== What is required ==
Please reproduce every record, keeping each one exactly as written.

== Data extracts ==
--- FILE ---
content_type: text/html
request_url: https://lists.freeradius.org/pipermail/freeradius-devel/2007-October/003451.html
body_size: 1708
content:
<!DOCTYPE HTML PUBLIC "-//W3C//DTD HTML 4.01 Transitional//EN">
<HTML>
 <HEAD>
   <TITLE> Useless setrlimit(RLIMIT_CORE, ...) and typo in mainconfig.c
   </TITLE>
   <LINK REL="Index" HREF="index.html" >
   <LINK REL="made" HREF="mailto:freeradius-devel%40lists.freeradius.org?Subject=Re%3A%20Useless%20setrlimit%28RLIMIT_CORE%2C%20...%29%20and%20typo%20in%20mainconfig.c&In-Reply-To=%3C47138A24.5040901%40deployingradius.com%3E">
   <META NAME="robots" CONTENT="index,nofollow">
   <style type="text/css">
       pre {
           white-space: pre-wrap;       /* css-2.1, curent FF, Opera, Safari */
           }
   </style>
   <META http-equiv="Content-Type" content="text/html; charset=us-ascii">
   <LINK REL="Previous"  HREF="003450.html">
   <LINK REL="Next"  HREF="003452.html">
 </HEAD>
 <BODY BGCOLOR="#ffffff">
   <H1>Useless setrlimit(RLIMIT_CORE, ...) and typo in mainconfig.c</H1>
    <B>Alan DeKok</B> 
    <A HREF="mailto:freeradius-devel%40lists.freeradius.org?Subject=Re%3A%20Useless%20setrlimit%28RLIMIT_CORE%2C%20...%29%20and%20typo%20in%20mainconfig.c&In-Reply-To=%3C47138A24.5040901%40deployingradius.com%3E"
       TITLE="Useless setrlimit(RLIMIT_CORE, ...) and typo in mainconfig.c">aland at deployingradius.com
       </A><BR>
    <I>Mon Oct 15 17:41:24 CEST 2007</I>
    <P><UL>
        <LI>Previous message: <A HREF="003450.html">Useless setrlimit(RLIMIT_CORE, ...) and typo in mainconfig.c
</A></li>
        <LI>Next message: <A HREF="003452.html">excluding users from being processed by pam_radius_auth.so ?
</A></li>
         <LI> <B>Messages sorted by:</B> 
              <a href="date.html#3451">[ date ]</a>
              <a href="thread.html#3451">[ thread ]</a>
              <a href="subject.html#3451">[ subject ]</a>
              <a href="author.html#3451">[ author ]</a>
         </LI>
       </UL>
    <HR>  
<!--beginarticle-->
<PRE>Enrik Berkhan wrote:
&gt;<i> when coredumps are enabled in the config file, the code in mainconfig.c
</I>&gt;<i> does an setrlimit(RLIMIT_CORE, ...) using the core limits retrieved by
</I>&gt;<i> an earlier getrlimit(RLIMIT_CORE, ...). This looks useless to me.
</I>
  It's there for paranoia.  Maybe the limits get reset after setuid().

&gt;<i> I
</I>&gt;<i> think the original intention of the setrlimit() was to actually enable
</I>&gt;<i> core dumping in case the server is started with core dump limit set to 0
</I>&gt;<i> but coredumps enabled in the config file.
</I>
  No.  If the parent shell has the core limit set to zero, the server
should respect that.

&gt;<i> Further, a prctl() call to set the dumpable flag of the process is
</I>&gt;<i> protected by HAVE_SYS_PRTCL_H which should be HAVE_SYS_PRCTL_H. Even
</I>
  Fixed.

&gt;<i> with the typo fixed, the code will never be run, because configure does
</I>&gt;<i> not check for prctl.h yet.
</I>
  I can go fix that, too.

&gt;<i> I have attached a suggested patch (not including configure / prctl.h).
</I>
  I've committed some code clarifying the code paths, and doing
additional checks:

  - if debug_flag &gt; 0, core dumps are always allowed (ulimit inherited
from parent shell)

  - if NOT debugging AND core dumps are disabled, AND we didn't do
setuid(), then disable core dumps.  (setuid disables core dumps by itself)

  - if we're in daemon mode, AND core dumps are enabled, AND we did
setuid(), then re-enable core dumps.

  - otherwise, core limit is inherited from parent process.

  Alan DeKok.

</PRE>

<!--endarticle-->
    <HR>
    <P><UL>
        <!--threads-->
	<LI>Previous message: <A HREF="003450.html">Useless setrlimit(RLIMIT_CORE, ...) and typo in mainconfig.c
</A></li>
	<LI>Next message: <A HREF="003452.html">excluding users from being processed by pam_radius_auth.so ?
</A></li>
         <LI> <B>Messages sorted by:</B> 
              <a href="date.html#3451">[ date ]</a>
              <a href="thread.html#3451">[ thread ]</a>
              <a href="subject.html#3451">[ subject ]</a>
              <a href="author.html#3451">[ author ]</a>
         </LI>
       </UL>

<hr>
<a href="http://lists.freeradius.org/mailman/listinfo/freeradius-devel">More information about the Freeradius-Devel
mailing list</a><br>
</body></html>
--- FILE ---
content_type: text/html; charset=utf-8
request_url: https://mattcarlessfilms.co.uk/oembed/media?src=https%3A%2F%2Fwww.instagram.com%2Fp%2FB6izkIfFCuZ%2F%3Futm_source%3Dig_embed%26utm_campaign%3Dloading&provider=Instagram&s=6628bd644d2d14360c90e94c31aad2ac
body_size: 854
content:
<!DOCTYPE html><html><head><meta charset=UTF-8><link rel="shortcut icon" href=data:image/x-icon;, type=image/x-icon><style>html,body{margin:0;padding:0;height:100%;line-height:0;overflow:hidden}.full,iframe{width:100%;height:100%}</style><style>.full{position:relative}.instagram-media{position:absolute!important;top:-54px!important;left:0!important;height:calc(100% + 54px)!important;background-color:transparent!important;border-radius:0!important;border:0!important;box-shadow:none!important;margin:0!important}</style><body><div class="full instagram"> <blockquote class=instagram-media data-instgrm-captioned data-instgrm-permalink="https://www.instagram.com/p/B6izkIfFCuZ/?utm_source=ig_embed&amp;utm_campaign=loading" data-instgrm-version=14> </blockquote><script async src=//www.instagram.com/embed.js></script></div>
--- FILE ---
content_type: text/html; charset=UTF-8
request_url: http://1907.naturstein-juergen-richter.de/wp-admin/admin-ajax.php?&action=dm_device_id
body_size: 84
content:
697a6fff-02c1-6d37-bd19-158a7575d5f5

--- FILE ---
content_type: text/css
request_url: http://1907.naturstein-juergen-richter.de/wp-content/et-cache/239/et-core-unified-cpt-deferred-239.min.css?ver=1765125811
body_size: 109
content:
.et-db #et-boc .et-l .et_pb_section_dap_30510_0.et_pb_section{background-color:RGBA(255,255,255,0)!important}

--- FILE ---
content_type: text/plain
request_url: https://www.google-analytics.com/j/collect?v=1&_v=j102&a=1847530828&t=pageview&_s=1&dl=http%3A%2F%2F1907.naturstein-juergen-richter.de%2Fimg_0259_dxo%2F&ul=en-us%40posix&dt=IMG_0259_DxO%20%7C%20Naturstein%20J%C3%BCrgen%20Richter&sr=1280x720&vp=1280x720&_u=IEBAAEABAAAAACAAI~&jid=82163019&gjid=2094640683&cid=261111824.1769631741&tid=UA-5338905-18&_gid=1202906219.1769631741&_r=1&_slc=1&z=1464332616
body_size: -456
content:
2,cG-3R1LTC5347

== Answer space ==
--- FILE ---
content_type: text/html
request_url: https://lists.freeradius.org/pipermail/freeradius-devel/2007-October/003451.html
body_size: 1708
content:
<!DOCTYPE HTML PUBLIC "-//W3C//DTD HTML 4.01 Transitional//EN">
<HTML>
 <HEAD>
   <TITLE> Useless setrlimit(RLIMIT_CORE, ...) and typo in mainconfig.c
   </TITLE>
   <LINK REL="Index" HREF="index.html" >
   <LINK REL="made" HREF="mailto:freeradius-devel%40lists.freeradius.org?Subject=Re%3A%20Useless%20setrlimit%28RLIMIT_CORE%2C%20...%29%20and%20typo%20in%20mainconfig.c&In-Reply-To=%3C47138A24.5040901%40deployingradius.com%3E">
   <META NAME="robots" CONTENT="index,nofollow">
   <style type="text/css">
       pre {
           white-space: pre-wrap;       /* css-2.1, curent FF, Opera, Safari */
           }
   </style>
   <META http-equiv="Content-Type" content="text/html; charset=us-ascii">
   <LINK REL="Previous"  HREF="003450.html">
   <LINK REL="Next"  HREF="003452.html">
 </HEAD>
 <BODY BGCOLOR="#ffffff">
   <H1>Useless setrlimit(RLIMIT_CORE, ...) and typo in mainconfig.c</H1>
    <B>Alan DeKok</B> 
    <A HREF="mailto:freeradius-devel%40lists.freeradius.org?Subject=Re%3A%20Useless%20setrlimit%28RLIMIT_CORE%2C%20...%29%20and%20typo%20in%20mainconfig.c&In-Reply-To=%3C47138A24.5040901%40deployingradius.com%3E"
       TITLE="Useless setrlimit(RLIMIT_CORE, ...) and typo in mainconfig.c">aland at deployingradius.com
       </A><BR>
    <I>Mon Oct 15 17:41:24 CEST 2007</I>
    <P><UL>
        <LI>Previous message: <A HREF="003450.html">Useless setrlimit(RLIMIT_CORE, ...) and typo in mainconfig.c
</A></li>
        <LI>Next message: <A HREF="003452.html">excluding users from being processed by pam_radius_auth.so ?
</A></li>
         <LI> <B>Messages sorted by:</B> 
              <a href="date.html#3451">[ date ]</a>
              <a href="thread.html#3451">[ thread ]</a>
              <a href="subject.html#3451">[ subject ]</a>
              <a href="author.html#3451">[ author ]</a>
         </LI>
       </UL>
    <HR>  
<!--beginarticle-->
<PRE>Enrik Berkhan wrote:
&gt;<i> when coredumps are enabled in the config file, the code in mainconfig.c
</I>&gt;<i> does an setrlimit(RLIMIT_CORE, ...) using the core limits retrieved by
</I>&gt;<i> an earlier getrlimit(RLIMIT_CORE, ...). This looks useless to me.
</I>
  It's there for paranoia.  Maybe the limits get reset after setuid().

&gt;<i> I
</I>&gt;<i> think the original intention of the setrlimit() was to actually enable
</I>&gt;<i> core dumping in case the server is started with core dump limit set to 0
</I>&gt;<i> but coredumps enabled in the config file.
</I>
  No.  If the parent shell has the core limit set to zero, the server
should respect that.

&gt;<i> Further, a prctl() call to set the dumpable flag of the process is
</I>&gt;<i> protected by HAVE_SYS_PRTCL_H which should be HAVE_SYS_PRCTL_H. Even
</I>
  Fixed.

&gt;<i> with the typo fixed, the code will never be run, because configure does
</I>&gt;<i> not check for prctl.h yet.
</I>
  I can go fix that, too.

&gt;<i> I have attached a suggested patch (not including configure / prctl.h).
</I>
  I've committed some code clarifying the code paths, and doing
additional checks:

  - if debug_flag &gt; 0, core dumps are always allowed (ulimit inherited
from parent shell)

  - if NOT debugging AND core dumps are disabled, AND we didn't do
setuid(), then disable core dumps.  (setuid disables core dumps by itself)

  - if we're in daemon mode, AND core dumps are enabled, AND we did
setuid(), then re-enable core dumps.

  - otherwise, core limit is inherited from parent process.

  Alan DeKok.

</PRE>

<!--endarticle-->
    <HR>
    <P><UL>
        <!--threads-->
	<LI>Previous message: <A HREF="003450.html">Useless setrlimit(RLIMIT_CORE, ...) and typo in mainconfig.c
</A></li>
	<LI>Next message: <A HREF="003452.html">excluding users from being processed by pam_radius_auth.so ?
</A></li>
         <LI> <B>Messages sorted by:</B> 
              <a href="date.html#3451">[ date ]</a>
              <a href="thread.html#3451">[ thread ]</a>
              <a href="subject.html#3451">[ subject ]</a>
              <a href="author.html#3451">[ author ]</a>
         </LI>
       </UL>

<hr>
<a href="http://lists.freeradius.org/mailman/listinfo/freeradius-devel">More information about the Freeradius-Devel
mailing list</a><br>
</body></html>
--- FILE ---
content_type: text/html; charset=utf-8
request_url: https://mattcarlessfilms.co.uk/oembed/media?src=https%3A%2F%2Fwww.instagram.com%2Fp%2FB6izkIfFCuZ%2F%3Futm_source%3Dig_embed%26utm_campaign%3Dloading&provider=Instagram&s=6628bd644d2d14360c90e94c31aad2ac
body_size: 854
content:
<!DOCTYPE html><html><head><meta charset=UTF-8><link rel="shortcut icon" href=data:image/x-icon;, type=image/x-icon><style>html,body{margin:0;padding:0;height:100%;line-height:0;overflow:hidden}.full,iframe{width:100%;height:100%}</style><style>.full{position:relative}.instagram-media{position:absolute!important;top:-54px!important;left:0!important;height:calc(100% + 54px)!important;background-color:transparent!important;border-radius:0!important;border:0!important;box-shadow:none!important;margin:0!important}</style><body><div class="full instagram"> <blockquote class=instagram-media data-instgrm-captioned data-instgrm-permalink="https://www.instagram.com/p/B6izkIfFCuZ/?utm_source=ig_embed&amp;utm_campaign=loading" data-instgrm-version=14> </blockquote><script async src=//www.instagram.com/embed.js></script></div>
--- FILE ---
content_type: text/html; charset=UTF-8
request_url: http://1907.naturstein-juergen-richter.de/wp-admin/admin-ajax.php?&action=dm_device_id
body_size: 84
content:
697a6fff-02c1-6d37-bd19-158a7575d5f5

--- FILE ---
content_type: text/css
request_url: http://1907.naturstein-juergen-richter.de/wp-content/et-cache/239/et-core-unified-cpt-deferred-239.min.css?ver=1765125811
body_size: 109
content:
.et-db #et-boc .et-l .et_pb_section_dap_30510_0.et_pb_section{background-color:RGBA(255,255,255,0)!important}

--- FILE ---
content_type: text/plain
request_url: https://www.google-analytics.com/j/collect?v=1&_v=j102&a=1847530828&t=pageview&_s=1&dl=http%3A%2F%2F1907.naturstein-juergen-richter.de%2Fimg_0259_dxo%2F&ul=en-us%40posix&dt=IMG_0259_DxO%20%7C%20Naturstein%20J%C3%BCrgen%20Richter&sr=1280x720&vp=1280x720&_u=IEBAAEABAAAAACAAI~&jid=82163019&gjid=2094640683&cid=261111824.1769631741&tid=UA-5338905-18&_gid=1202906219.1769631741&_r=1&_slc=1&z=1464332616
body_size: -456
content:
2,cG-3R1LTC5347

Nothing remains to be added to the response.